Winning an Academy Award is hard, a Best Picture Oscar even harder. More than just making a quality film, it takes a lot of campaigning and a bit of luck. Ask Brokeback Mountain's co-screenwriter Diana Ossana. As the film turns 20 this year, Ossana reminisced about the time she realised it would not win best picture at the 2006 Academy Awards. At an event for the Oscar nominees after the completion of voting, Paul Haggis, the director of the eventual Best Picture Oscar winner Crash, introduced Ossana to filmmaker Clint Eastwood, one of the Academy voters at the time. "Paul started walking me over and he goes, ‘Diana, I have to tell you, he hasn’t seen your movie,'" Ossana told The New York Times.
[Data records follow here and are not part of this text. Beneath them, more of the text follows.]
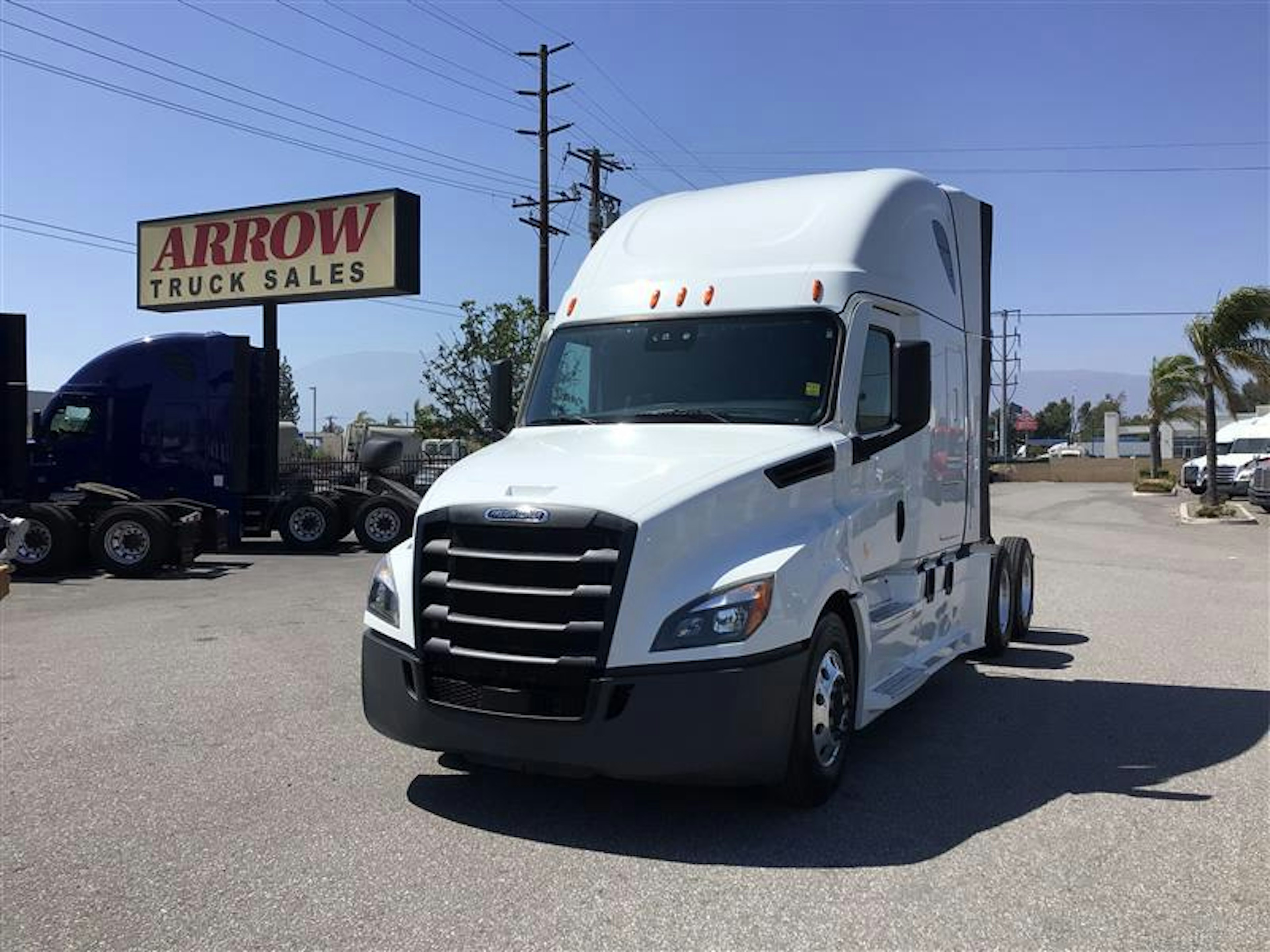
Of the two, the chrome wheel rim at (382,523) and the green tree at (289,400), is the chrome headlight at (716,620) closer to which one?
the chrome wheel rim at (382,523)

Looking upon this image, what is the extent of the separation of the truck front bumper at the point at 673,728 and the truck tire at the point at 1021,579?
5.31m

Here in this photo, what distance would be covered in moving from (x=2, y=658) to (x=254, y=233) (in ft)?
50.8

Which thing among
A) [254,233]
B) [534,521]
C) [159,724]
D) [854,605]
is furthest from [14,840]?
[254,233]

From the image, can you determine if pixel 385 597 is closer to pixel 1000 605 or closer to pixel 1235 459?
pixel 1000 605

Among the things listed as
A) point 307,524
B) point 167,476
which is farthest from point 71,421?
point 307,524

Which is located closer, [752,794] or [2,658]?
[752,794]

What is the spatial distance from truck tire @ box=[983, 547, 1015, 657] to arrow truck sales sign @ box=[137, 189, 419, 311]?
50.3ft

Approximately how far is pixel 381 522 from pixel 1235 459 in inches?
1176

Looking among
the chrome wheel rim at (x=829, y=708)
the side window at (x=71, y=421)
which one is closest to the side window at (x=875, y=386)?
the chrome wheel rim at (x=829, y=708)

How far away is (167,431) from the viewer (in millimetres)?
18078

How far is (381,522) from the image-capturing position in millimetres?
19250

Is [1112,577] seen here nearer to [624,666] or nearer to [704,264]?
[704,264]

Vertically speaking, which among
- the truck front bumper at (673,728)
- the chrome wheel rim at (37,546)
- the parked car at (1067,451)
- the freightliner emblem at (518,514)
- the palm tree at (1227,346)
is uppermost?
the palm tree at (1227,346)

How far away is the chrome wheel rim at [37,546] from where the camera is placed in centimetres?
1534
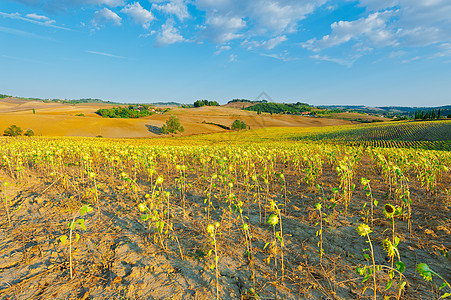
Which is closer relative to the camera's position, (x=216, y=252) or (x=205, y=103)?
(x=216, y=252)

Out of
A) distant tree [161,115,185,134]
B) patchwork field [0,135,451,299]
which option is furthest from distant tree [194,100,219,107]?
patchwork field [0,135,451,299]

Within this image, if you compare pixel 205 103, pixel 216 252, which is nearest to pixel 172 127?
pixel 216 252

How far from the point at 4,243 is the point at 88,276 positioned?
2.65 metres

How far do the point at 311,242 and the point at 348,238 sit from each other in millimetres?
1045

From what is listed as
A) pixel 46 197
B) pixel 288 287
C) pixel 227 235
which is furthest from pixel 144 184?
pixel 288 287

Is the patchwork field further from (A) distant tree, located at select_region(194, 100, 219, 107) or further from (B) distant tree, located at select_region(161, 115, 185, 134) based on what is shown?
(A) distant tree, located at select_region(194, 100, 219, 107)

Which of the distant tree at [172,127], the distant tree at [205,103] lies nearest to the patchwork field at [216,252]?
the distant tree at [172,127]

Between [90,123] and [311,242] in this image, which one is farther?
[90,123]

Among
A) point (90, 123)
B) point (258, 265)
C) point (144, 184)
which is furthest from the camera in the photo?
point (90, 123)

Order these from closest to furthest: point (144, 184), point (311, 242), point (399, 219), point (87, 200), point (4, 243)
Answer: point (4, 243) → point (311, 242) → point (399, 219) → point (87, 200) → point (144, 184)

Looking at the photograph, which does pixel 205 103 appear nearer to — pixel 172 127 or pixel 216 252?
pixel 172 127

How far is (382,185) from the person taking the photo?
9.62m

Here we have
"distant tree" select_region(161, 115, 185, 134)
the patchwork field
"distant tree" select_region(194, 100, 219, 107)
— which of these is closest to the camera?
the patchwork field

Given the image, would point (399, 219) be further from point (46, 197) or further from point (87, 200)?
point (46, 197)
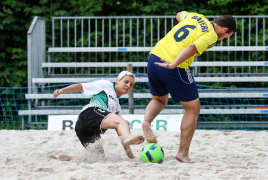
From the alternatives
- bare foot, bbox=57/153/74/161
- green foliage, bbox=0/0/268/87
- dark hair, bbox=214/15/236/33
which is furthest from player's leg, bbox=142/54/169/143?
green foliage, bbox=0/0/268/87

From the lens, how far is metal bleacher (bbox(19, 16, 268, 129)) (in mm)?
6828

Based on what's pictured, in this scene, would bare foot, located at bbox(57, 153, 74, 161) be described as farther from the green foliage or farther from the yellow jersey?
the green foliage

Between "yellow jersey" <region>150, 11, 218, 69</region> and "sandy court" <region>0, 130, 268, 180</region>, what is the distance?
0.94 meters

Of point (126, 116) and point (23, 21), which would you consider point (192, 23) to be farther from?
point (23, 21)

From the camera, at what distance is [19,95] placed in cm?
771

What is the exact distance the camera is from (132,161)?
3164 mm

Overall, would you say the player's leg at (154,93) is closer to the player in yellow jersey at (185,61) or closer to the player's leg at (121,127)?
the player in yellow jersey at (185,61)

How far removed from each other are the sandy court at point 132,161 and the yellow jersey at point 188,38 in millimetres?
936

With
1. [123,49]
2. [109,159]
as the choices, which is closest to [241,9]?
[123,49]

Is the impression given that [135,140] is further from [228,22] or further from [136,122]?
[136,122]

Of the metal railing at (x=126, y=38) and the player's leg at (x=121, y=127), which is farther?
the metal railing at (x=126, y=38)

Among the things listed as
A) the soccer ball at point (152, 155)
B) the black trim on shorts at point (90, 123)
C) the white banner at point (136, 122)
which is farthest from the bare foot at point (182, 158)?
the white banner at point (136, 122)

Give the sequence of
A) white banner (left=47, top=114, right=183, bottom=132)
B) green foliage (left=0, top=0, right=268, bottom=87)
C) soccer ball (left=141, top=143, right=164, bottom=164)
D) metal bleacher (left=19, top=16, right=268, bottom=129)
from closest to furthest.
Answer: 1. soccer ball (left=141, top=143, right=164, bottom=164)
2. white banner (left=47, top=114, right=183, bottom=132)
3. metal bleacher (left=19, top=16, right=268, bottom=129)
4. green foliage (left=0, top=0, right=268, bottom=87)

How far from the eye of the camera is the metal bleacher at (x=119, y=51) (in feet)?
22.4
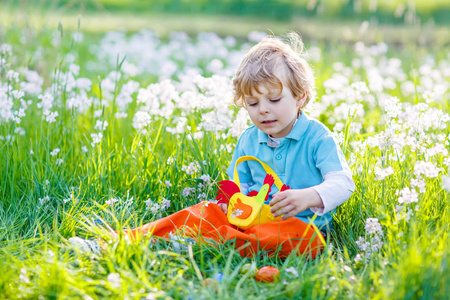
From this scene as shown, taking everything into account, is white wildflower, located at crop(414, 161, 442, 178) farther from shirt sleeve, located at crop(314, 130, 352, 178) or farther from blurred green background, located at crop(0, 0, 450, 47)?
blurred green background, located at crop(0, 0, 450, 47)

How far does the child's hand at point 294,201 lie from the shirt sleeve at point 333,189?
0.12ft

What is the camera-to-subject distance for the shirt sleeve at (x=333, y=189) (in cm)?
267

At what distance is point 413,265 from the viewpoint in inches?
81.4

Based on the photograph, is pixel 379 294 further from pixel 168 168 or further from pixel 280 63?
pixel 168 168

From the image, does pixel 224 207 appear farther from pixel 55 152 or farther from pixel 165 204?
pixel 55 152

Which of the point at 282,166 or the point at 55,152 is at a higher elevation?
the point at 282,166

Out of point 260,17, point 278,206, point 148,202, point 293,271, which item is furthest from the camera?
point 260,17

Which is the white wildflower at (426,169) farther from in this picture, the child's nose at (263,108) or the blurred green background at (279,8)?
the blurred green background at (279,8)

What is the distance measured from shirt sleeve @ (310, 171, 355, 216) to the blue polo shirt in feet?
0.19

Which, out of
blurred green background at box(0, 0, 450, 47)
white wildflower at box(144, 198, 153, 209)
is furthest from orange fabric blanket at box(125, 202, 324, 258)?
blurred green background at box(0, 0, 450, 47)

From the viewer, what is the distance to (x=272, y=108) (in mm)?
2959

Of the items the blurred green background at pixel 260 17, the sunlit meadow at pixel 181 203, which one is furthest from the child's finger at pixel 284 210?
the blurred green background at pixel 260 17

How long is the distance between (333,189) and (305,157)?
0.37 m

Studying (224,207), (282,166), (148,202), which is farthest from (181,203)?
(282,166)
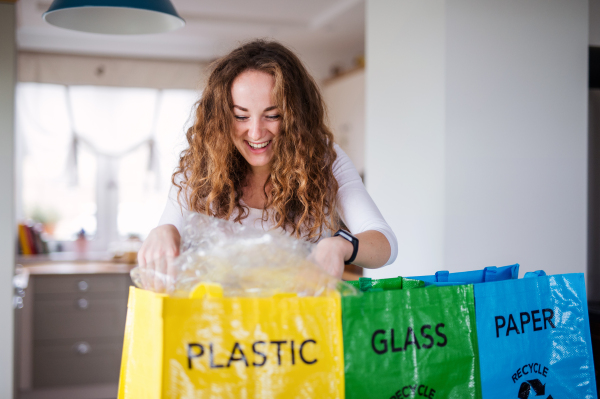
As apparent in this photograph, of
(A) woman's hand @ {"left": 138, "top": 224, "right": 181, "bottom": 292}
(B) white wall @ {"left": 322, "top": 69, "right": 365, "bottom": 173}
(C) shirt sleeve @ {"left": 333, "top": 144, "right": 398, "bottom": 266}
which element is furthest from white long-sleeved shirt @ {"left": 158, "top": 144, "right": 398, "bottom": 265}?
(B) white wall @ {"left": 322, "top": 69, "right": 365, "bottom": 173}

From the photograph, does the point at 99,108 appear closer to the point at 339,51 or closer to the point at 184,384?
the point at 339,51

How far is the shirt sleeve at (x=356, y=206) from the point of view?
99 cm

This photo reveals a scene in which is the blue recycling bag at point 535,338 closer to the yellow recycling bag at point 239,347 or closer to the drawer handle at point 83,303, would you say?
the yellow recycling bag at point 239,347

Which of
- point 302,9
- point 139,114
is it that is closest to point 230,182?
point 302,9

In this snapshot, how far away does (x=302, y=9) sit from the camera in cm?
368

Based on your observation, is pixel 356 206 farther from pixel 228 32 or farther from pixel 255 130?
pixel 228 32

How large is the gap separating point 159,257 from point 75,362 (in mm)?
2996

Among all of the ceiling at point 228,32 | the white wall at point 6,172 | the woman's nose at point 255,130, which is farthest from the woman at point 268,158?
the ceiling at point 228,32

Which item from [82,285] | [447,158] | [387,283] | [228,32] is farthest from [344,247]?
[228,32]

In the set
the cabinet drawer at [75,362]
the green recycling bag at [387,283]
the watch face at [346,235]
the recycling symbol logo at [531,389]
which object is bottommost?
the cabinet drawer at [75,362]

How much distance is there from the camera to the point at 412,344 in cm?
74

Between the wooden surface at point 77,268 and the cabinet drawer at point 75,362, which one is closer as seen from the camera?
the cabinet drawer at point 75,362

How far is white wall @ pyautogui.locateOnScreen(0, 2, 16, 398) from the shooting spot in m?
2.05

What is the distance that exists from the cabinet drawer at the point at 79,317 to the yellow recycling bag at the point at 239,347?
2964mm
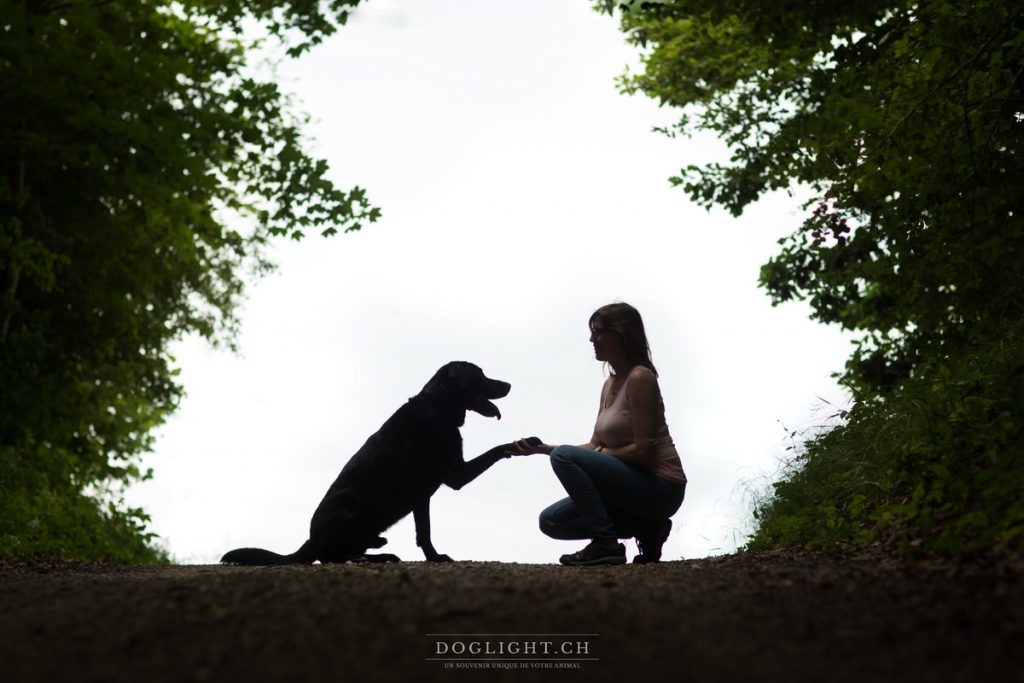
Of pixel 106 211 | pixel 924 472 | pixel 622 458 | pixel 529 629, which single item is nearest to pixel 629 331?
pixel 622 458

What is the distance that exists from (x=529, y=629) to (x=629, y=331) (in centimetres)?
306

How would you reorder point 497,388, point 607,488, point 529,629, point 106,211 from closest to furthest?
point 529,629 < point 607,488 < point 497,388 < point 106,211

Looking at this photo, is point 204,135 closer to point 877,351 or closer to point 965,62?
point 965,62

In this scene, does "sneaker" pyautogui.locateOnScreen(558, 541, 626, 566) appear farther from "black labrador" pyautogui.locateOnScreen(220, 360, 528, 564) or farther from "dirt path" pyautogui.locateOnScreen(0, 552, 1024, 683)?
"dirt path" pyautogui.locateOnScreen(0, 552, 1024, 683)

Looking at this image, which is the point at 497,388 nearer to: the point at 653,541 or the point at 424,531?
the point at 424,531

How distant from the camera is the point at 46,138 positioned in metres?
9.02

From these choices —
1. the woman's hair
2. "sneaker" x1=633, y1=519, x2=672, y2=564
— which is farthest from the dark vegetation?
the woman's hair

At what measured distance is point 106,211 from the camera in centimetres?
1172

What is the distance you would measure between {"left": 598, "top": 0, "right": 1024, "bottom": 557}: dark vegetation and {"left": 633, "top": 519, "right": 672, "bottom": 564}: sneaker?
647mm

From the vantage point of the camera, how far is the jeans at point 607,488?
18.5 feet

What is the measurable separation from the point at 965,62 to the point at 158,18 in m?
9.90

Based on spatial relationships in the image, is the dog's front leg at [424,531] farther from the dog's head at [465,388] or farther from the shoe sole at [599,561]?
the shoe sole at [599,561]

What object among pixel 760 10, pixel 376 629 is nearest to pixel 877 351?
pixel 760 10

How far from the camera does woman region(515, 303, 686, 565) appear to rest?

She later described the moment as a "kick in the stomach" and a sign that the Ang Lee directorial "would not win Best Picture."
Brokeback Mountain tells the love story of a homosexual couple (Jake Gyllenhaal and Heath Ledger), both of whom are married to women who know their sexual status. The film won best picture at many major award events, including the Golden Globes, BAFTA, Independent Spirit Award, and Critics’ Choice Award. However, Haggis' Crash won the coveted prize at the Academy Awards.
Ossana reckons that homophobia in the American film industry is a key contributor to the Oscar snub of Brokeback Mountain. "People want to deny that, but what else could it have been? We’d won everything up until then," the screenwriter said.
Recently, director Lee revealed that he does not the real reason for the snub while calling it a "love story" rather than a gay film. Brokeback Mountain earned Lee a Best Director Oscar, as well as Ossana and Larry McMurtry a Best Adapted Screenplay Oscar.